Rep. James Comer (R-Ky.), a staunch supporter of hemp as an agricultural crop, explained how he helps people understand the difference between hemp and its more infamous cannabis cousin, marijuana.
"Hemp and marijuana are two plants in the same family, the same way that broccoli and cauliflower are in the same plant family," Comer said.
Ken Anderson, founder, and president of Legacy Hemp, the leading U.S. contractor with hemp farmers, strongly advised anyone who is considering growing the crop to first secure a buyer.
"There are a lot of opportunities but it can be expensive to start growing hemp," Anderson said. He credited Farm Bureau's advocacy with playing a key role in the recognition of industrial hemp as a legitimate farm crop.

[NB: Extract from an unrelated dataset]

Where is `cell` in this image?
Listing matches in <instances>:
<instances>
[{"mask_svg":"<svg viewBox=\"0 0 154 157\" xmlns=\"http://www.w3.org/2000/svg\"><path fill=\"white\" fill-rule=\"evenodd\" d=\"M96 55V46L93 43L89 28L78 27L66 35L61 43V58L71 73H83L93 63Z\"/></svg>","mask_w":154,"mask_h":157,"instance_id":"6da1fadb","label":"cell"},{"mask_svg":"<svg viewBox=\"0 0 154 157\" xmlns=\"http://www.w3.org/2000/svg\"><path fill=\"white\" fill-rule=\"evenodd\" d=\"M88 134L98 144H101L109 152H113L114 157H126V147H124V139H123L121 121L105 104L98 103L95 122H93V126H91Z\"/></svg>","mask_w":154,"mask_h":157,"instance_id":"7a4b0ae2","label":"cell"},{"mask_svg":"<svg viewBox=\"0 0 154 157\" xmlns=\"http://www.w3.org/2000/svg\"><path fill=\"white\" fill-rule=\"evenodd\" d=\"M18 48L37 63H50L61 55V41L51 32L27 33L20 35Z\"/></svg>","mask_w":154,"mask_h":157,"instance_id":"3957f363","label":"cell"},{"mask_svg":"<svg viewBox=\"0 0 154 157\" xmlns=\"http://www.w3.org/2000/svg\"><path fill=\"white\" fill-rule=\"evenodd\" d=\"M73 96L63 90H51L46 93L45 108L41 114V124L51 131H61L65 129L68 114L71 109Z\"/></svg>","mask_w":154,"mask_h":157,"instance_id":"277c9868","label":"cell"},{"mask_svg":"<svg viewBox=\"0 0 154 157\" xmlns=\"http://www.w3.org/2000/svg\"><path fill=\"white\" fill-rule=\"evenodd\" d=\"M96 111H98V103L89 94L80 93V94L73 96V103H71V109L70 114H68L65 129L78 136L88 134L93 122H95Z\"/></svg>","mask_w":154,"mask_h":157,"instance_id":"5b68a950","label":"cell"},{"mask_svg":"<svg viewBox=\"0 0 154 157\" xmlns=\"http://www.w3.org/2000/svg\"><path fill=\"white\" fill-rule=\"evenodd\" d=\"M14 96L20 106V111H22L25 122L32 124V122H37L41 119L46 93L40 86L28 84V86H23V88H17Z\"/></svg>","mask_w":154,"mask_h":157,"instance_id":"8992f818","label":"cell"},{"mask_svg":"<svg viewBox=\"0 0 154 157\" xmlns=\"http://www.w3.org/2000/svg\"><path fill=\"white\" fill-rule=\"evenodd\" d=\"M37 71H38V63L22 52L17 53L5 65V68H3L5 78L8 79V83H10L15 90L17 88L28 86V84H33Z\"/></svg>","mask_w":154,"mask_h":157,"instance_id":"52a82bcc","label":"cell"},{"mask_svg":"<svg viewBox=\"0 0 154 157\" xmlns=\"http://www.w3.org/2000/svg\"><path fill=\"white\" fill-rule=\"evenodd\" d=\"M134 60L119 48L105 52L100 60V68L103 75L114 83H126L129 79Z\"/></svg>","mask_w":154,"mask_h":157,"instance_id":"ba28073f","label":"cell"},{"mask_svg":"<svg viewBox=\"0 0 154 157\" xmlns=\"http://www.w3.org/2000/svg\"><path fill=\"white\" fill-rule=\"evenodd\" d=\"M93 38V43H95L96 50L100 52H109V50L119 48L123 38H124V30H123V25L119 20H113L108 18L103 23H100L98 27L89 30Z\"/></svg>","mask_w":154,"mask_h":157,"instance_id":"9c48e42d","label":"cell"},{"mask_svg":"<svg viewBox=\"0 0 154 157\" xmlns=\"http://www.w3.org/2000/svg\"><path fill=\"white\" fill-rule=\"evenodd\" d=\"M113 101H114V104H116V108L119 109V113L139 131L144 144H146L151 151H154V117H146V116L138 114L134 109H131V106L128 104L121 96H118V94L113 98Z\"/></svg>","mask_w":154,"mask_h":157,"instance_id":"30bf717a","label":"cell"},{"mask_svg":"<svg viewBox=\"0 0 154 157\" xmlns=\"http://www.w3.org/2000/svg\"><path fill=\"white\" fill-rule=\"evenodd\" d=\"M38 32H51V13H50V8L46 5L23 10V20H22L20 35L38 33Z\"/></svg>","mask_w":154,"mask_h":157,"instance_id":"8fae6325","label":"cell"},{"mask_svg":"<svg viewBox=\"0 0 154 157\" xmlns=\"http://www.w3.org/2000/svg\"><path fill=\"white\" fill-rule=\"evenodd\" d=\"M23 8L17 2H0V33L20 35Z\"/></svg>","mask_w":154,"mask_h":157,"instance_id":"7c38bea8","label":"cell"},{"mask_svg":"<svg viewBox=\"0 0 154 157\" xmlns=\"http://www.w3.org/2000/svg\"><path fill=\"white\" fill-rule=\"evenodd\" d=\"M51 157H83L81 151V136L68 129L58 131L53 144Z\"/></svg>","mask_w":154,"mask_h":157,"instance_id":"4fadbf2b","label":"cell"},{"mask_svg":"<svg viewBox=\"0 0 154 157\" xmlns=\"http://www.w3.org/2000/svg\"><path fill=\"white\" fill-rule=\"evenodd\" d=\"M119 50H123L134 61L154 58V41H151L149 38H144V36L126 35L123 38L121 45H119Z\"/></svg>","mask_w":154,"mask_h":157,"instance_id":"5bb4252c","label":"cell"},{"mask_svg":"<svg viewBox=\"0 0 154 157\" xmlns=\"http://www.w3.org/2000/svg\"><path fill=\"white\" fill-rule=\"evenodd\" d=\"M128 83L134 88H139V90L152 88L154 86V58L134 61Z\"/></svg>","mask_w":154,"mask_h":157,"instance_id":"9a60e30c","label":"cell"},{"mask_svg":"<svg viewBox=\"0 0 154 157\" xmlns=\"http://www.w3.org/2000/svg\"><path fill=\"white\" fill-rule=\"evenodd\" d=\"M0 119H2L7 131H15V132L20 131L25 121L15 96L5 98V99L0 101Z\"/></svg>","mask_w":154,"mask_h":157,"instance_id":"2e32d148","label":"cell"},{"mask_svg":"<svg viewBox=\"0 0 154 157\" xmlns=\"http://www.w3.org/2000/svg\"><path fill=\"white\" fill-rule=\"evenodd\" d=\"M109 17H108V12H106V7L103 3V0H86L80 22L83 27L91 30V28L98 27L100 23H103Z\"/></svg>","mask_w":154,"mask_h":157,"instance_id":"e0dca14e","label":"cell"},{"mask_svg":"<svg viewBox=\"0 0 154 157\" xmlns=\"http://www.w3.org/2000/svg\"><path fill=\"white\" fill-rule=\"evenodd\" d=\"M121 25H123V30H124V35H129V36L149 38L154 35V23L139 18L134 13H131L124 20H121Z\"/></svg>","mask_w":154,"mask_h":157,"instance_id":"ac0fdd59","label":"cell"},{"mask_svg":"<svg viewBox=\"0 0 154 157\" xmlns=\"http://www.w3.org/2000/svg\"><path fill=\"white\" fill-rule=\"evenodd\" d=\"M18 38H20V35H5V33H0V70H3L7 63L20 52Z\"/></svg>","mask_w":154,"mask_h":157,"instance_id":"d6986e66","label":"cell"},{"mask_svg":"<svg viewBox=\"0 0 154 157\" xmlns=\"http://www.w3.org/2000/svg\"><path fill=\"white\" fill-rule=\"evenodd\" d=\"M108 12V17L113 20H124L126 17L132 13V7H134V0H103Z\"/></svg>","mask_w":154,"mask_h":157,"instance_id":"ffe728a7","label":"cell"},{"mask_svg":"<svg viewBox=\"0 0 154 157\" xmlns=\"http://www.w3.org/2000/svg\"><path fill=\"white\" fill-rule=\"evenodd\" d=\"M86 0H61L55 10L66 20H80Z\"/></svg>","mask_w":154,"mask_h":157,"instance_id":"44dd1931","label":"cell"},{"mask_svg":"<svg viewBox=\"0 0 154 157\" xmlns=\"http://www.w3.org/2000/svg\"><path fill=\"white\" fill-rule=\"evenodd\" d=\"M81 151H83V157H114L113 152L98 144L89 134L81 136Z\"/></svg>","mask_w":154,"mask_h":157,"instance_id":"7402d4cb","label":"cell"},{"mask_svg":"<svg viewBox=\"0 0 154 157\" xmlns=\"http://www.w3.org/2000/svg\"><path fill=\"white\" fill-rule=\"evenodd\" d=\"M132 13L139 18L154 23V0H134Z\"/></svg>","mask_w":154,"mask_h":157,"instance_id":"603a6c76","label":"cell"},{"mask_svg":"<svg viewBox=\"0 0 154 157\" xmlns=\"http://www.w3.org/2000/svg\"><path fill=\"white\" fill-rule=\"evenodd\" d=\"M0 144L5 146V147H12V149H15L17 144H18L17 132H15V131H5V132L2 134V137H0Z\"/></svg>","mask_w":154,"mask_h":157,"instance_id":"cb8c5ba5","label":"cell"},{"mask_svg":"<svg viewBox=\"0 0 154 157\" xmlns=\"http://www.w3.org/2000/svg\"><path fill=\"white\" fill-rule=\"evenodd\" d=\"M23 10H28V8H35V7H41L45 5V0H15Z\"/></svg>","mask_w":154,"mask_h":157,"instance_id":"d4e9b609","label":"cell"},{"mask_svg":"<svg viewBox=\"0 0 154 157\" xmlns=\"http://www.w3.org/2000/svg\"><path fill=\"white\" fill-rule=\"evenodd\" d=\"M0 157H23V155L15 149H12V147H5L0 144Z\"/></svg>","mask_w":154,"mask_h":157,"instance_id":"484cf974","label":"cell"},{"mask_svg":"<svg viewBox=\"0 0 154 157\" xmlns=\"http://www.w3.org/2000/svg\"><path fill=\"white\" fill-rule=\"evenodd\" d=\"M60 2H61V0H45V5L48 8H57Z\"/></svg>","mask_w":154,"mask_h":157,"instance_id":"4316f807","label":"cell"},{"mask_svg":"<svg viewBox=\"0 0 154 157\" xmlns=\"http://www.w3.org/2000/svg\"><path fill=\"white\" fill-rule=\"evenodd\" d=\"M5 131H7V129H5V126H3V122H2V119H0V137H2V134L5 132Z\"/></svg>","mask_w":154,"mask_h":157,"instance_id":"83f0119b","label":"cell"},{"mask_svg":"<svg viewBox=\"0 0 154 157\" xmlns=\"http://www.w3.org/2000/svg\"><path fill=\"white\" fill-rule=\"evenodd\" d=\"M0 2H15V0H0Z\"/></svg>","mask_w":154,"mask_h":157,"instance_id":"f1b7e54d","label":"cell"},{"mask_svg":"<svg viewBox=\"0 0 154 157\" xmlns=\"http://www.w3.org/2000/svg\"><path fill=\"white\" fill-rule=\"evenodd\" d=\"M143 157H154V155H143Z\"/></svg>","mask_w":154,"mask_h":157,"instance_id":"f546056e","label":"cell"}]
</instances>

Calling industrial hemp "the little engine that could," Katie Moyer of Kentucky Hemp Works discussed the broad range of hemp varieties and advised farmers to carefully consider which one to cultivate. "The crops are completely different," she said, referring to varieties grown for cannabidiol oil vs. fiber, grain, seed, etc.

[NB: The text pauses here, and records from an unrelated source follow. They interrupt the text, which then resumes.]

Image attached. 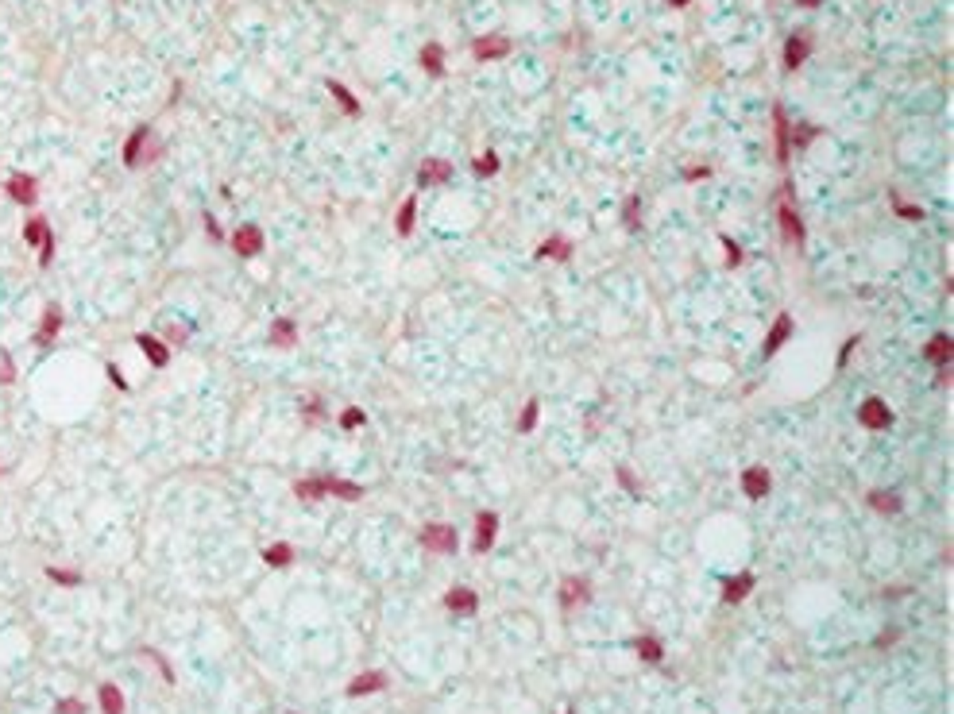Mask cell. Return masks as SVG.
<instances>
[{
	"mask_svg": "<svg viewBox=\"0 0 954 714\" xmlns=\"http://www.w3.org/2000/svg\"><path fill=\"white\" fill-rule=\"evenodd\" d=\"M414 216H417V197H406L402 201V213H398V236H409L414 232Z\"/></svg>",
	"mask_w": 954,
	"mask_h": 714,
	"instance_id": "cell-32",
	"label": "cell"
},
{
	"mask_svg": "<svg viewBox=\"0 0 954 714\" xmlns=\"http://www.w3.org/2000/svg\"><path fill=\"white\" fill-rule=\"evenodd\" d=\"M202 221H205V232H209V240H213V243H221V240H224V232H221V224H217V216H213V213H205Z\"/></svg>",
	"mask_w": 954,
	"mask_h": 714,
	"instance_id": "cell-43",
	"label": "cell"
},
{
	"mask_svg": "<svg viewBox=\"0 0 954 714\" xmlns=\"http://www.w3.org/2000/svg\"><path fill=\"white\" fill-rule=\"evenodd\" d=\"M16 378V367H12V359H0V386H8Z\"/></svg>",
	"mask_w": 954,
	"mask_h": 714,
	"instance_id": "cell-46",
	"label": "cell"
},
{
	"mask_svg": "<svg viewBox=\"0 0 954 714\" xmlns=\"http://www.w3.org/2000/svg\"><path fill=\"white\" fill-rule=\"evenodd\" d=\"M104 371H109V378H112V386H116V390H120V394H128V390H131V383H128V378H124V371H120L116 363H109V367H104Z\"/></svg>",
	"mask_w": 954,
	"mask_h": 714,
	"instance_id": "cell-38",
	"label": "cell"
},
{
	"mask_svg": "<svg viewBox=\"0 0 954 714\" xmlns=\"http://www.w3.org/2000/svg\"><path fill=\"white\" fill-rule=\"evenodd\" d=\"M422 545L429 552H456V545H460V537H456V529L452 526H441V521H433V526H425L422 529Z\"/></svg>",
	"mask_w": 954,
	"mask_h": 714,
	"instance_id": "cell-4",
	"label": "cell"
},
{
	"mask_svg": "<svg viewBox=\"0 0 954 714\" xmlns=\"http://www.w3.org/2000/svg\"><path fill=\"white\" fill-rule=\"evenodd\" d=\"M815 136H819V128H815V124H804V128H800L792 139H796V147H808V139H815Z\"/></svg>",
	"mask_w": 954,
	"mask_h": 714,
	"instance_id": "cell-44",
	"label": "cell"
},
{
	"mask_svg": "<svg viewBox=\"0 0 954 714\" xmlns=\"http://www.w3.org/2000/svg\"><path fill=\"white\" fill-rule=\"evenodd\" d=\"M54 714H85V703H78V699H59V703H54Z\"/></svg>",
	"mask_w": 954,
	"mask_h": 714,
	"instance_id": "cell-41",
	"label": "cell"
},
{
	"mask_svg": "<svg viewBox=\"0 0 954 714\" xmlns=\"http://www.w3.org/2000/svg\"><path fill=\"white\" fill-rule=\"evenodd\" d=\"M772 128H777V163L785 166L788 163V147H792V136H788V116H785V109H772Z\"/></svg>",
	"mask_w": 954,
	"mask_h": 714,
	"instance_id": "cell-17",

The availability of labor should also be carefully considered when thinking about growing hemp, according to Anderson.
"Hemp grown for CBD uses is much more labor-intensive," he said, referring to those varieties as a horticultural crop while others are agricultural crops. In addition, he recommends farmers starting out with hemp add it to their crop rotation, rather than growing it as their only crop.
The 2014 farm bill gave states the authority to establish hemp pilot programs to study its growth, cultivation and marketing. To date, 35 states have taken advantage of the opportunity. The 2018 farm bill removed hemp from the Controlled Substances Act. This deregulation benefits growers, who may now transport hemp and no longer face barriers related to insurance, banking, etc.